En contra de lo que esos estirados idiotas de la Edad Moderna nos han hecho creer, la Edad Media molaba. Por ejemplo, tenías libros escritos por religiosos en los que te instruían a la vez que te contaban de forma velada sus andanzas follarinas. ¿Os imagináis eso ahora? Hoy en día, lo más cerca que hemos estado de algo parecido al Libro del Buen Amor fue cuando al Papa Francisco le dio like en Instagram a una foto de un tremendo culo.
Pero ¿cómo un
religioso puede dar consejos de amor? Amigos míos, ninguno pensabais que ibais
a pasar San Valentín leyendo acerca de cómo en la Edad Media (y especialmente
en el ambiente multicultural de la España medieval) los religiosos se pasaban
por el arco del triunfo eso del voto de castidad. Bienvenidos al mundo de los
goliardos y las barraganas.
Porque resulta
que, en la Edad Media, cuanto más alejado del epicentro del poder vivías, más
libertades tenías. Puede que ahora choque eso de que en un pueblo perdido de la
mano de Dios tuvieras más libertad que en una ciudad, pero tiene sentido: en la
ciudad todo el mundo se enteraba de todo, y cuanto más lejos vivieras de quien
te pudiera echar la bronca, más posibilidades había de que tu conducta inmoral
se diluyera por el camino.
Por eso existían
las barraganas, que básicamente eran mujeres que vivían con los clérigos,
normalmente presentadas como “amigas” o “amas de llaves”, pero que ya sabemos
lo que ocurría (guiño-guiño). Oficialmente sólo estaban ahí para ayudar al
religioso en los asuntos cotidianos y que se pudiera centrar en los asuntos
espirituales, pero había un acuerdo tácito en obviar que probablemente dicho
religioso también le estuviera dando al mete-saca.
El hecho de que hubiera
una legislación que protegiera los derechos de las barraganas hacía que, aunque
fueran “matrimonios de calidad inferior”, tuvieran derechos que las
protegieran. Eso sí, estaba peor visto que un hombre casado tuviera una segunda
mujer que el hecho de que un hombre soltero se arrejuntara con una mujer
soltera mediante un contrato de barraganía. Porque a nadie le gustan los
avariciosos que se quedan con más mujeres de las que deberían. Esa gente jode el
justo reparto estadístico.
Por otra parte, los
goliardos, sí.
¿Sabéis el típico gato que, después de estar domesticado, le ha dado la pájara y retorna a sus instintos primitivos y salvajes? Pues ahora imagina un monje medieval al que le ha dado la pájara y retorna a sus instintos primitivos y salvajes. Un goliardo es un monje/vagabundo/estafador/pandillero/antisistema. Y si tenéis algún problema con esa definición, las quejas podéis remitirlas a Jacques Le Goff.
Si tuviera más
rigor, no me atrevería a hacer comparaciones sin fundamento, pero para que me
entendáis: un goliardo es un ronin que viste hábitos monacales y tiene fijación
por los chistes sexuales. Un tuno medieval de Erasmus que quiere darse al vicio
y al fornicio, y canta canciones sobre lo genial que sería que alguien le
pagara el alcohol para el botellón. Un punki tonsurado que quiere acabar con la
sociedad y se dedica a pedirte “unas monedas” para ayudar “a la causa”
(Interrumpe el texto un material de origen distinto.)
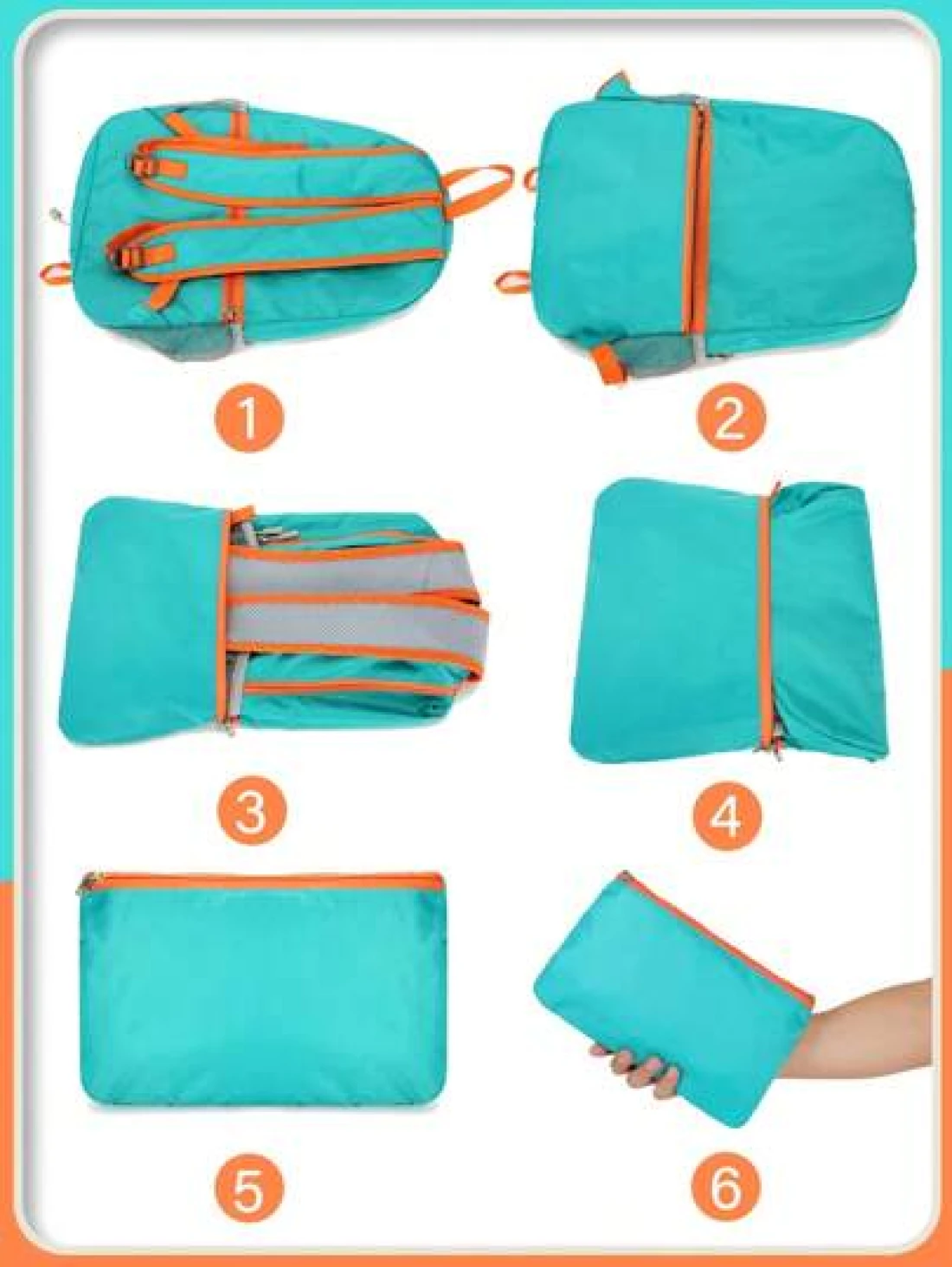 1

2

3

4

5

6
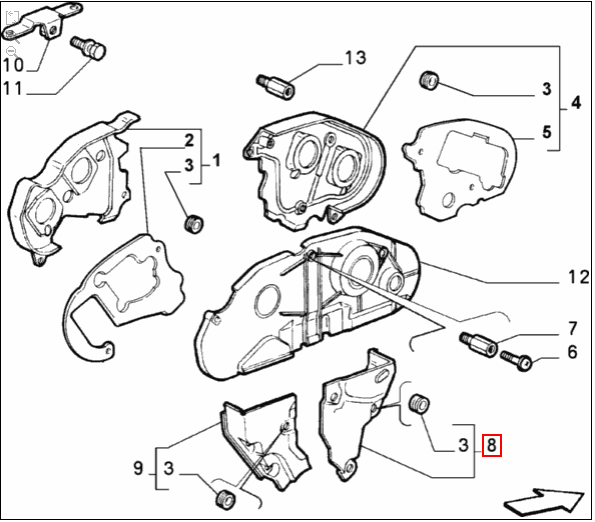 10
11
13
3
4
5
2
3
1
12
7
6
3
8
9
3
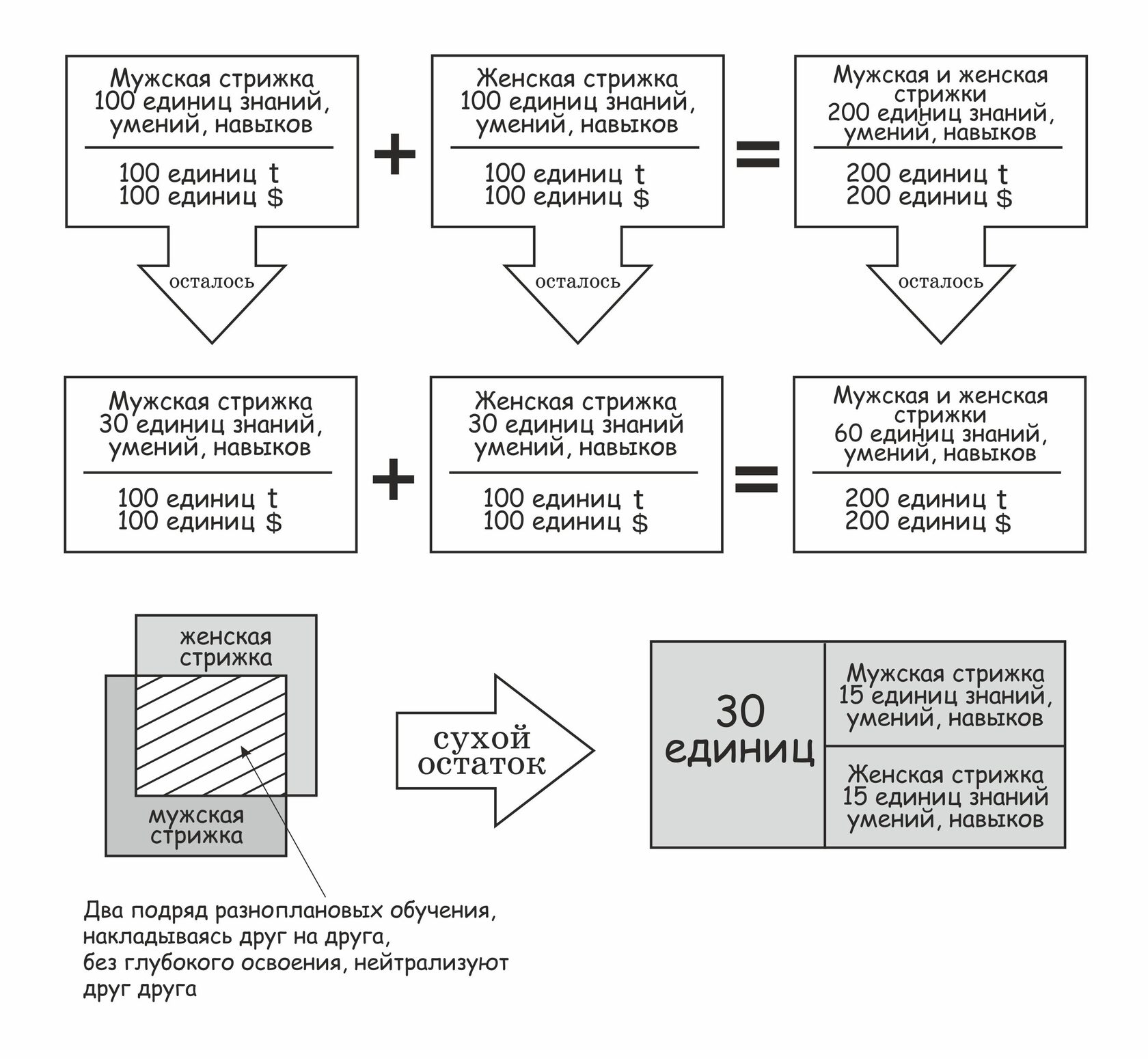 Мужская стрижка
100 единиц знаний, умений, навыков

100 единиц t
100 единиц $

+

Женская стрижка
100 единиц знаний, умений, навыков

100 единиц t
100 единиц $

=

Мужская и женская стрижки
200 единиц знаний, умений, навыков

200 единиц t
200 единиц $

осталось

осталось

осталось

Мужская стрижка
30 единиц знаний, умений, навыков

100 единиц t
100 единиц $

+

Женская стрижка
30 единиц знаний умений, навыков

100 единиц t
100 единиц $

=

Мужская и женская стрижки
60 единиц знаний, умений, навыков

200 единиц t
200 единиц $

женская стрижка

мужская стрижка

сухой остаток

30 единиц

Мужская стрижка
15 единиц знаний, умений, навыков

Женская стрижка
15 единиц знаний умений, навыков

Два подряд разноплановых обучения, накладываясь друг на друга, без глубокого освоения, нейтрализуют друг друга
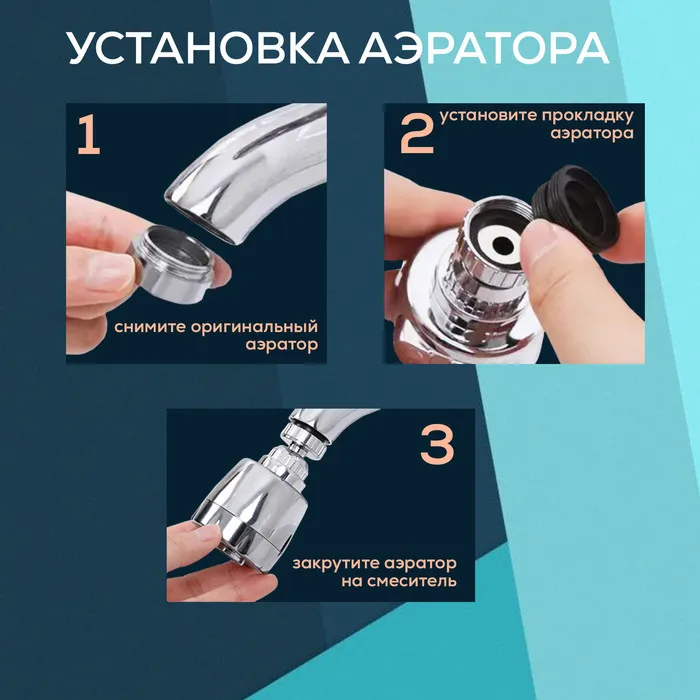 УСТАНОВКА АЭРАТОРА

1

снимите оригинальный аэратор

2

установите прокладку аэратора

3

закрутите аэратор на смеситель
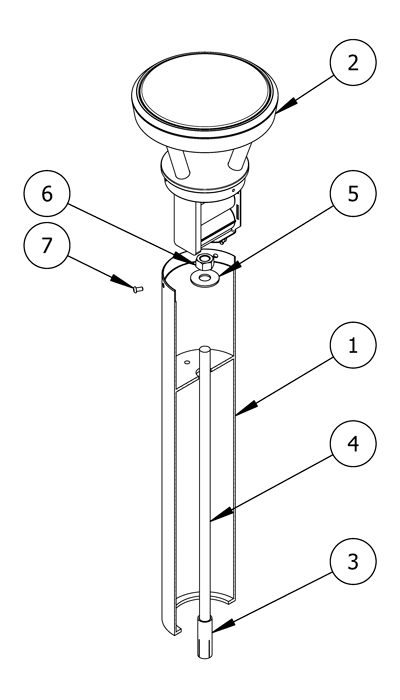 2
6
5
7
1
4
3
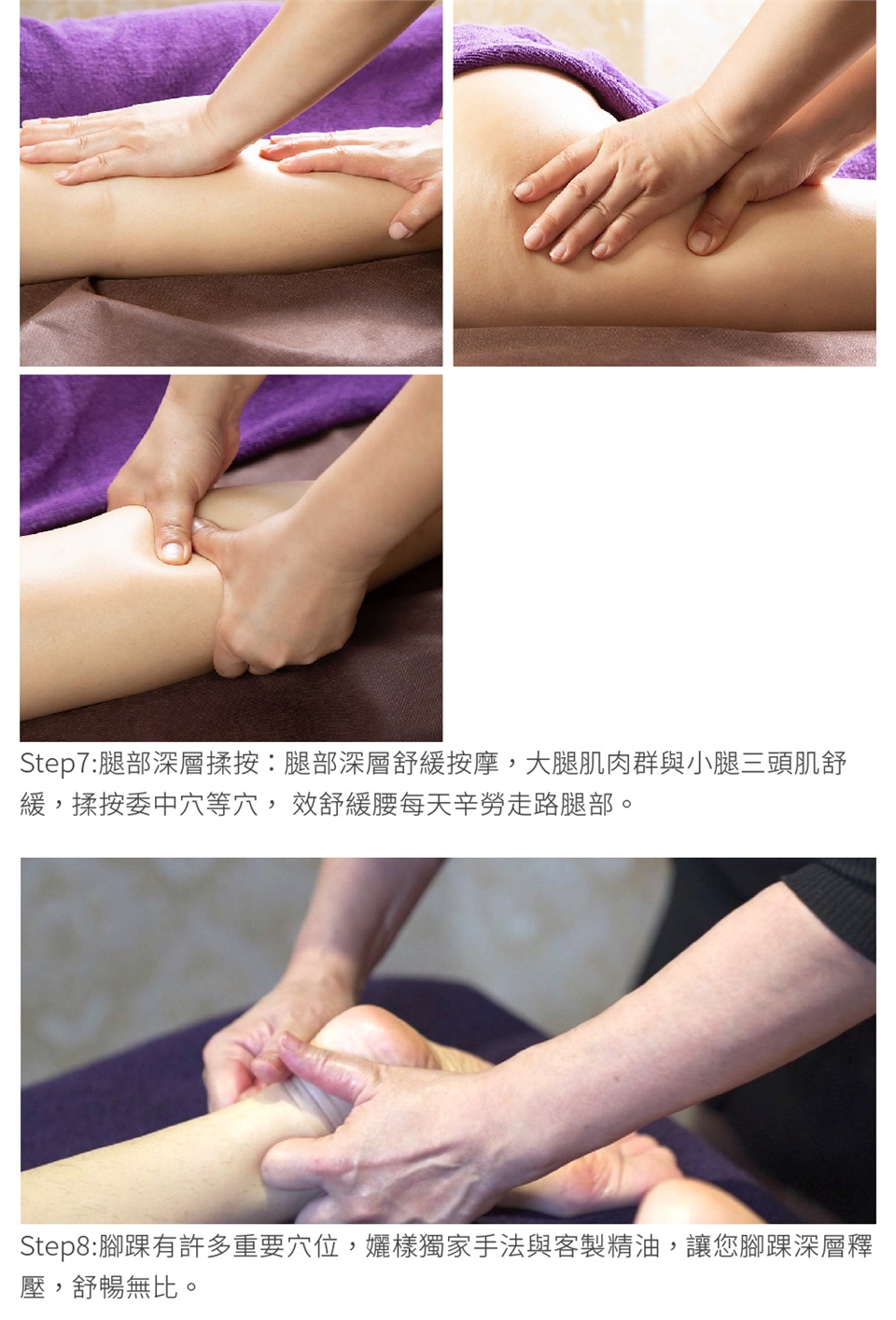 Step7:腿部深層揉按：腿部深層舒緩按摩，大腿肌肉群與小腿三頭肌舒緩，揉按委中穴等穴， 效舒緩腰每天辛勞走路腿部。

Step8:腳踝有許多重要穴位，孋樣獨家手法與客製精油，讓您腳踝深層釋壓，舒暢無比。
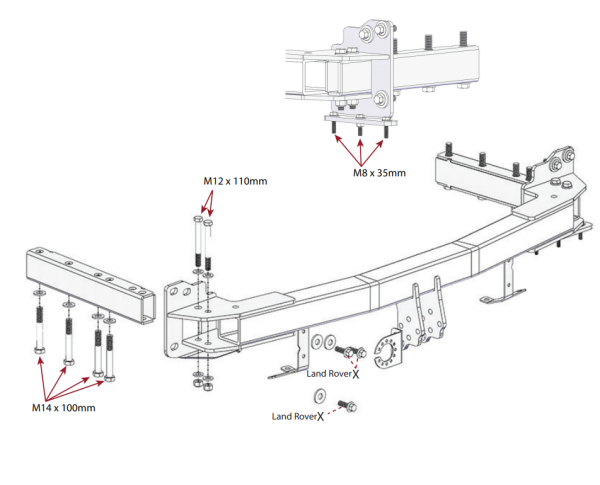 M8 x 35mm

M12 x 110mm

M14 x 100mm

Land Rover X

Land Rover X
(entendiendo como “la causa” el acabar con su involuntario voto de pobreza).
Normalmente se
acepta que eran monjes expulsados de sus respectivas órdenes por sus conductas
impropias de un monje. Y ya que han sido expulsados de las ordenes monásticas, se
dedican a hacer todo lo contrario de lo que se espera de un monje, llevando a
la práctica la expresión “para lo que me queda en el convento, me cago dentro”.
Apuesto a que no pensabais
que hoy ibais a aprender cosas sobre matrimonios medievales entre solteros
legalmente constituidos, ni sobre monjes antisistema que se rebelaban contra
todo el orden establecido cantando cancioncillas picantes. Pero aquí estamos. Tú
y yo.
Es la magia del
14 de febrero. Es la magia de San Valentín.